**** Information given ****

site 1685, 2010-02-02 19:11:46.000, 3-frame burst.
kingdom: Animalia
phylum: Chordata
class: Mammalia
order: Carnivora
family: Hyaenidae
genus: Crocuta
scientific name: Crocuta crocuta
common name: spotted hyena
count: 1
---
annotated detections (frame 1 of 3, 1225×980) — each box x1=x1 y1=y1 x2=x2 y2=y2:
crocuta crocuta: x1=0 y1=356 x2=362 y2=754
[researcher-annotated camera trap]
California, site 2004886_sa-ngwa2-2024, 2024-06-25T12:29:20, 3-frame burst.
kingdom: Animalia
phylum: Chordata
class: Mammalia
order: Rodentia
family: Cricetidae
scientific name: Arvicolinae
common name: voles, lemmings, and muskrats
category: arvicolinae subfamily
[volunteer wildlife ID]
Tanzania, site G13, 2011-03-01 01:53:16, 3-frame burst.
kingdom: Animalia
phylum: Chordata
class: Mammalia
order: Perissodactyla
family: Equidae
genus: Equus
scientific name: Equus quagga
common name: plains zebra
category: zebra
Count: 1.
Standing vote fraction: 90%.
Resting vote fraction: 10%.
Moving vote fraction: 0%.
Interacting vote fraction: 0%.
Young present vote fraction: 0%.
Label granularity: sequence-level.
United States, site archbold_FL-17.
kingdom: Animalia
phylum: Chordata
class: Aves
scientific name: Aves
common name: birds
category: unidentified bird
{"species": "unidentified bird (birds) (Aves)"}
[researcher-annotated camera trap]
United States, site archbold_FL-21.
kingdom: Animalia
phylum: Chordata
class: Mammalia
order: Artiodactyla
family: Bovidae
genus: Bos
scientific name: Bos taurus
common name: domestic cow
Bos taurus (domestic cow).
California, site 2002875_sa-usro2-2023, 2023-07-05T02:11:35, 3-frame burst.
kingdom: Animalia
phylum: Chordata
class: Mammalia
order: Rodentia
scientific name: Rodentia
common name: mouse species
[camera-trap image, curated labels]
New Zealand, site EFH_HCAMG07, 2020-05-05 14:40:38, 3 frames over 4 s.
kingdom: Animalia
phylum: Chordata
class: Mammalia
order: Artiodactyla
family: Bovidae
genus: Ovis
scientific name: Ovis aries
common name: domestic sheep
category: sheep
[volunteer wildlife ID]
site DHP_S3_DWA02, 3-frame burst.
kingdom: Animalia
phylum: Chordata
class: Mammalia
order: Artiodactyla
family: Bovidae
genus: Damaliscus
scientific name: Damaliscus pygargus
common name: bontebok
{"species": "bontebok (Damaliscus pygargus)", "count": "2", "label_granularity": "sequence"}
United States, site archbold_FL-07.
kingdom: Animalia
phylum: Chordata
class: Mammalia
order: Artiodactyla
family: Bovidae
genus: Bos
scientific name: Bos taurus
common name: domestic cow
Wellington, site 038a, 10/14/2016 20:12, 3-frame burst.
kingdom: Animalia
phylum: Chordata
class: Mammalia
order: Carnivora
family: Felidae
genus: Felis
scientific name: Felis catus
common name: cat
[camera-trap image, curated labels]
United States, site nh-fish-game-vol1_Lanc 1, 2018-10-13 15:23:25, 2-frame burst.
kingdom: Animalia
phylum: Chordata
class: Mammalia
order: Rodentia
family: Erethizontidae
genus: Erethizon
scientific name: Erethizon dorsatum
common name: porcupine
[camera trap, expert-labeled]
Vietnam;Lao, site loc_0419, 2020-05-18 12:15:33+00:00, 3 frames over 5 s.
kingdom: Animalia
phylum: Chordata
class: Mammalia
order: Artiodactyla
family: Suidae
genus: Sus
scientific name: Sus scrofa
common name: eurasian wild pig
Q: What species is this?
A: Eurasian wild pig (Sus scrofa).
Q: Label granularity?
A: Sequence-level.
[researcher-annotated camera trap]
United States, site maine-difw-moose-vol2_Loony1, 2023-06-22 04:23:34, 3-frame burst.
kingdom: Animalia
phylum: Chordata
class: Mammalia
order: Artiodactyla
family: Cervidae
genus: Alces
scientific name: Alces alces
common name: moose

****

Task to carry out:
From the data above, return every line from the line that has "category: zebra" up to and including the line that has "category: unidentified bird", exactly.

Result of this exercise:
category: zebra
Count: 1.
Standing vote fraction: 90%.
Resting vote fraction: 10%.
Moving vote fraction: 0%.
Interacting vote fraction: 0%.
Young present vote fraction: 0%.
Label granularity: sequence-level.
United States, site archbold_FL-17.
kingdom: Animalia
phylum: Chordata
class: Aves
scientific name: Aves
common name: birds
category: unidentified bird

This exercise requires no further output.